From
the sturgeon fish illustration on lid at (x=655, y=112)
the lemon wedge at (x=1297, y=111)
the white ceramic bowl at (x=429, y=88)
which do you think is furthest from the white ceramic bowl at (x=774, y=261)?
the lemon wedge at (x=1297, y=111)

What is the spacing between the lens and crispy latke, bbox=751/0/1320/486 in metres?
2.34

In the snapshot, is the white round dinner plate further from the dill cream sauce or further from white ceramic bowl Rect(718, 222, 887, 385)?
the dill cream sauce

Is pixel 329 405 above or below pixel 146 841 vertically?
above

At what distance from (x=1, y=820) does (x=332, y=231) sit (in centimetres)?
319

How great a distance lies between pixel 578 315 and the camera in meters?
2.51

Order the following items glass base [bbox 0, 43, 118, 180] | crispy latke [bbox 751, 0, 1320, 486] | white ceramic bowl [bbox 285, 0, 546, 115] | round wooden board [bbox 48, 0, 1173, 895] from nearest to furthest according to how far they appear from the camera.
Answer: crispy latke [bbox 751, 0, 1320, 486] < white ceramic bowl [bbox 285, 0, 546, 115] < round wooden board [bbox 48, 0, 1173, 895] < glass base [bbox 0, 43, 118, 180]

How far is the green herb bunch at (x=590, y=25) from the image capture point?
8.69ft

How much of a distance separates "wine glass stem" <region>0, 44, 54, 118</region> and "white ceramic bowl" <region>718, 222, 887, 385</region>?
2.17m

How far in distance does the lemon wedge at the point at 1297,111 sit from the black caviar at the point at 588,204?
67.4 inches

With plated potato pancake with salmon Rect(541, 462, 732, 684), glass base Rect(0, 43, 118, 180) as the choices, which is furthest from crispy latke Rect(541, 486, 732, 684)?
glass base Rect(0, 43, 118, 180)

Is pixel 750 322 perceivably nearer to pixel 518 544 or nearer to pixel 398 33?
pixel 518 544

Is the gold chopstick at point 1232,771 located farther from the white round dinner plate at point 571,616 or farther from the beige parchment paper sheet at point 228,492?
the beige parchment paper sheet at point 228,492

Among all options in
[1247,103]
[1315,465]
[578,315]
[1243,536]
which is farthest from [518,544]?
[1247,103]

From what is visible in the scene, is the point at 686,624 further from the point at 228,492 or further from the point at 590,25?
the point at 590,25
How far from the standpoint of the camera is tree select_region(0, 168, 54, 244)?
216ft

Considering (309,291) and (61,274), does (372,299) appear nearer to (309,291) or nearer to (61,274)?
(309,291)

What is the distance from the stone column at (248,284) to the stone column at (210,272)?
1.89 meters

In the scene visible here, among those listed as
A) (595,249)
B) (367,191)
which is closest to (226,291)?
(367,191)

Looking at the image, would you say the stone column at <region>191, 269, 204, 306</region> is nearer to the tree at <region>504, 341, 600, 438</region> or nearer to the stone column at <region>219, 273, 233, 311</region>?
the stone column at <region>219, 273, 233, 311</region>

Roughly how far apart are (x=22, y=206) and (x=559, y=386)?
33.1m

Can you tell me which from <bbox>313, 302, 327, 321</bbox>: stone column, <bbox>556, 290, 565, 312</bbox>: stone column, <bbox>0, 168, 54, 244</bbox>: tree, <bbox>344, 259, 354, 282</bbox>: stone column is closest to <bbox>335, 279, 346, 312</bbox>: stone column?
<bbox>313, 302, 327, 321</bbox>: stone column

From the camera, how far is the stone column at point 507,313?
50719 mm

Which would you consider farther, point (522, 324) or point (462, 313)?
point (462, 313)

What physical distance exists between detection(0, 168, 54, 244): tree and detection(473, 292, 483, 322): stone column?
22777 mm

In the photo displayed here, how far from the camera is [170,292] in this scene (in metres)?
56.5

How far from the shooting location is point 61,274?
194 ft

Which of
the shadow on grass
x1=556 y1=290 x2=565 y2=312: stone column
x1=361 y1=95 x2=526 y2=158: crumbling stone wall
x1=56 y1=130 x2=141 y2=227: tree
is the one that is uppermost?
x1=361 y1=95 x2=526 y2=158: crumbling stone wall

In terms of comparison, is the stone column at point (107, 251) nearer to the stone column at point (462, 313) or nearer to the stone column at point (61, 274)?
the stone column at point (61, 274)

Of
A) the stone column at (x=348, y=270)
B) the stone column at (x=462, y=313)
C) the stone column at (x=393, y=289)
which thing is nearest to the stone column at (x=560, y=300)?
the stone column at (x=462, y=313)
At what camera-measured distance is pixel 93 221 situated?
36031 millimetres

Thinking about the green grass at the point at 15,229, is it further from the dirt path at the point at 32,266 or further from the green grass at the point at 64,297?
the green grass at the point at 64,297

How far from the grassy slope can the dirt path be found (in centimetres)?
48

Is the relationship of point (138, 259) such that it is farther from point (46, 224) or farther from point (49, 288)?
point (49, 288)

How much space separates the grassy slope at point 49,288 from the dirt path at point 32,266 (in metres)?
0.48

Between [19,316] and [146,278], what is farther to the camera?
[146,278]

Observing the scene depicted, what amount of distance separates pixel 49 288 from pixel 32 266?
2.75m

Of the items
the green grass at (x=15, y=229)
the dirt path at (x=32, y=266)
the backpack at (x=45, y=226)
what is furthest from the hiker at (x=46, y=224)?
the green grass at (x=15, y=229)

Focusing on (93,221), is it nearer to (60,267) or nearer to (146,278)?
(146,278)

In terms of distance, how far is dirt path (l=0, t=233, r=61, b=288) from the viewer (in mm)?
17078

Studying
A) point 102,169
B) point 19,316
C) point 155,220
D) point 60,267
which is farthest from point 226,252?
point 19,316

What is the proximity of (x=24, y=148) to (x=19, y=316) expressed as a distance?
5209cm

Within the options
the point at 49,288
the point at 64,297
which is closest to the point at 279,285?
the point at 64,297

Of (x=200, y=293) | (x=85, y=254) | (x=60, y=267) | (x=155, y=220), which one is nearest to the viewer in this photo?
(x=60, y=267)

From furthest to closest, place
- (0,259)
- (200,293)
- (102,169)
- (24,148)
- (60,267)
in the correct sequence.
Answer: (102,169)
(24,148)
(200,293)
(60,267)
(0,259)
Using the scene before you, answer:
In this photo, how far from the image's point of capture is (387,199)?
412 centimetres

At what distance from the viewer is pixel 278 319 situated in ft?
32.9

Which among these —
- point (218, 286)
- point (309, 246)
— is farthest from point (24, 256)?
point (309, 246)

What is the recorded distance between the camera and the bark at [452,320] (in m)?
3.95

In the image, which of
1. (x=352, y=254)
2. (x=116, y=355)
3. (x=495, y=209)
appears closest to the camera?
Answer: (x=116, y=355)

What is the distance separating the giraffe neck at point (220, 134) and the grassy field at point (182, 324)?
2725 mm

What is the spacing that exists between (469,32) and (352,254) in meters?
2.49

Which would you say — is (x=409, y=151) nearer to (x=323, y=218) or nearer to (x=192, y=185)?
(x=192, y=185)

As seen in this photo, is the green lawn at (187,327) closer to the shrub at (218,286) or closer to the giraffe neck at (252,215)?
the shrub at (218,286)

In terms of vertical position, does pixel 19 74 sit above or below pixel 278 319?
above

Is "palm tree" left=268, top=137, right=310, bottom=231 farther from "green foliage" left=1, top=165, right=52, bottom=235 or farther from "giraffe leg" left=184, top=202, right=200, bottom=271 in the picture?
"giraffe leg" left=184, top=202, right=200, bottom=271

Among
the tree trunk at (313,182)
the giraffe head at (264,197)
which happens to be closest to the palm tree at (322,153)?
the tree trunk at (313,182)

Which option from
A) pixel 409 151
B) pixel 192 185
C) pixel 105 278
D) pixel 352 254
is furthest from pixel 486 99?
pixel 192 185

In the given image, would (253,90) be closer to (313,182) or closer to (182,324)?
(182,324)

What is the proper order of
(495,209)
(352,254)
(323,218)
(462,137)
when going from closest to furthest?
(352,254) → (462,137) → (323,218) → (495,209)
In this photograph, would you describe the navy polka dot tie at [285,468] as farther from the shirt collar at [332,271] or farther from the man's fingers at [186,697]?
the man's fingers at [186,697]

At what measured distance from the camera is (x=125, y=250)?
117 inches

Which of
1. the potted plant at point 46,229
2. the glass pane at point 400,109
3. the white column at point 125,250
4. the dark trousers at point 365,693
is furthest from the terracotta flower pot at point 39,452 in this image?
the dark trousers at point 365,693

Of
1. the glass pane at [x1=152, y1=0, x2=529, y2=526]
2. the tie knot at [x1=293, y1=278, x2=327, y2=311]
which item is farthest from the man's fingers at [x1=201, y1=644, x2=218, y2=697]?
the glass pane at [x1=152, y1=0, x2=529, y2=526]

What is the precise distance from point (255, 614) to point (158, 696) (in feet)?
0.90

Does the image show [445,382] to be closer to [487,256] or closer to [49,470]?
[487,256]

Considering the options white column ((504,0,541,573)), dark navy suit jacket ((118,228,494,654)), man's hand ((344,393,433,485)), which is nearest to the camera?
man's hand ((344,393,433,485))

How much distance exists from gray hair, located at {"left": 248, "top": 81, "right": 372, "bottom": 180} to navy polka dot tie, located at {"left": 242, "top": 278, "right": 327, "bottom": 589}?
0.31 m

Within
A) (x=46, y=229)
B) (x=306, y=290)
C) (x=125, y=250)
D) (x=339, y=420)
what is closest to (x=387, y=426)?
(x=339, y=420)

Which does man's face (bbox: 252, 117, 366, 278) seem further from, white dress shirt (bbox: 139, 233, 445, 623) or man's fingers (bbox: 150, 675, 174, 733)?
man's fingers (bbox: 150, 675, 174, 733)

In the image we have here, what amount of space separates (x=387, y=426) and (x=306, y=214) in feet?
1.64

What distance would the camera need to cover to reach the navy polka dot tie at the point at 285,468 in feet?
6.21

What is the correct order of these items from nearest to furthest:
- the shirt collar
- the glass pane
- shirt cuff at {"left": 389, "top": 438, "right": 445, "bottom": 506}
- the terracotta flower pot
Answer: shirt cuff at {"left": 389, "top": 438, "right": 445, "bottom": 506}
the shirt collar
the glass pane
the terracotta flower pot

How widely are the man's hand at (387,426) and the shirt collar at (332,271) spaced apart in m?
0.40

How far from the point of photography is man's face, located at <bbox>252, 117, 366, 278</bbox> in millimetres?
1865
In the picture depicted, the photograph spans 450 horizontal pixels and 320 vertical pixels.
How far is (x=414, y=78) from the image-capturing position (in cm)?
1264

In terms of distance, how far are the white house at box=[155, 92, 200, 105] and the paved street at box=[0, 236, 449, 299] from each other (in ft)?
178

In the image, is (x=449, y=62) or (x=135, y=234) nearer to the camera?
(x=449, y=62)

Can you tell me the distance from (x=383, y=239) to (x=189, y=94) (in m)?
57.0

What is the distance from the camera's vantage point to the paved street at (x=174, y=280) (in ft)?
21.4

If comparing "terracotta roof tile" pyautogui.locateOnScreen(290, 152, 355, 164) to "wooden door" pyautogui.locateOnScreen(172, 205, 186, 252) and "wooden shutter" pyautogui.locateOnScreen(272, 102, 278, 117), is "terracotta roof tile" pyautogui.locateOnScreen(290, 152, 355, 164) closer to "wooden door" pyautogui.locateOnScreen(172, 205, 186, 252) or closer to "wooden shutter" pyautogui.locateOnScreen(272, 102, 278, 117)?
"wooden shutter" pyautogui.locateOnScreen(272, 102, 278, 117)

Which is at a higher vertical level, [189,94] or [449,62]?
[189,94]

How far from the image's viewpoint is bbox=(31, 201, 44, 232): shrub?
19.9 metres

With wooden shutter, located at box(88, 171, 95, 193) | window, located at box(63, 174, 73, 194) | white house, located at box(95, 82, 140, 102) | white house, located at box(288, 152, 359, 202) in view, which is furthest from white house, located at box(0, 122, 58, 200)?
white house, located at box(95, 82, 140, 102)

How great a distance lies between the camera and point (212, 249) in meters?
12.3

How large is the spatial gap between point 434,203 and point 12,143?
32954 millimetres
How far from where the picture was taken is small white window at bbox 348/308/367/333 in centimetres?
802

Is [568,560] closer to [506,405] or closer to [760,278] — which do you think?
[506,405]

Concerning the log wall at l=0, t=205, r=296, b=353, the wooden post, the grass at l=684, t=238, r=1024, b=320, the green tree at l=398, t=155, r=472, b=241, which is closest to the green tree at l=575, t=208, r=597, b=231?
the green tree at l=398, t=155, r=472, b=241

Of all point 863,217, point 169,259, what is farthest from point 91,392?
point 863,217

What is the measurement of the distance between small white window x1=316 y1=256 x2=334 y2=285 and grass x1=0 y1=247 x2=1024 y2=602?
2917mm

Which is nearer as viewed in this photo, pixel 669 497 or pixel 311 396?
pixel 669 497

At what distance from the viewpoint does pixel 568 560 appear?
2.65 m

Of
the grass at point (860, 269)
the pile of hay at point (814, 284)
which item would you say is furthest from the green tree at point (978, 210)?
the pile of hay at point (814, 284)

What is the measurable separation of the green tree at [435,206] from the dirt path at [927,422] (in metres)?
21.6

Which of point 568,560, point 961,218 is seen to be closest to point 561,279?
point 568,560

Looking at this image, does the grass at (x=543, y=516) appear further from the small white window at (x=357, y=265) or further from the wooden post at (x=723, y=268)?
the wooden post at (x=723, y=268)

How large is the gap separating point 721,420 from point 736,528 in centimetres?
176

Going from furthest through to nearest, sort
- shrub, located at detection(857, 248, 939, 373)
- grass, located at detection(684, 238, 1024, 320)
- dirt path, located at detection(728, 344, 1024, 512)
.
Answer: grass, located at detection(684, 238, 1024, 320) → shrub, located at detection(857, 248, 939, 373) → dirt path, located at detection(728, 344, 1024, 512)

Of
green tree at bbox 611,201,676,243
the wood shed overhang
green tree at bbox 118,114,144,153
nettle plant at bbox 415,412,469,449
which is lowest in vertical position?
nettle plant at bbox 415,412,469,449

**Your instructions**: Rewrite the records from the line containing "Between [19,316] and" through the line containing "412 centimetres", substituting "gravel trail" for "dirt path" and changing nothing else. Give only those lines.

**Full output**:
Between [19,316] and [146,278], what is farther to the camera?
[146,278]

Observing the scene depicted, what amount of distance separates pixel 49 288 from pixel 32 266?
2.75m

Of the items
the green grass at (x=15, y=229)
the gravel trail at (x=32, y=266)
the backpack at (x=45, y=226)
what is furthest from the hiker at (x=46, y=224)?
the green grass at (x=15, y=229)

Focusing on (93,221), is it nearer to (60,267) or nearer to (146,278)?
(146,278)

In terms of distance, how far is gravel trail (l=0, t=233, r=61, b=288) from the viewer (in mm)?
17078

Studying
A) point 102,169
B) point 19,316
C) point 155,220
D) point 60,267
which is farthest from point 226,252?
point 19,316

What is the proximity of (x=24, y=148) to (x=19, y=316) expressed as a distance?
5209cm

Within the options
the point at 49,288
the point at 64,297
which is closest to the point at 279,285?
the point at 64,297

Of (x=200, y=293) | (x=85, y=254) | (x=60, y=267) | (x=155, y=220), which one is nearest to the viewer in this photo?
(x=60, y=267)

From furthest to closest, place
- (0,259)
- (200,293)
- (102,169)
- (24,148)
- (60,267)
in the correct sequence.
Answer: (102,169)
(24,148)
(200,293)
(60,267)
(0,259)
Using the scene before you, answer:
In this photo, how far from the image's point of capture is (387,199)?
412 centimetres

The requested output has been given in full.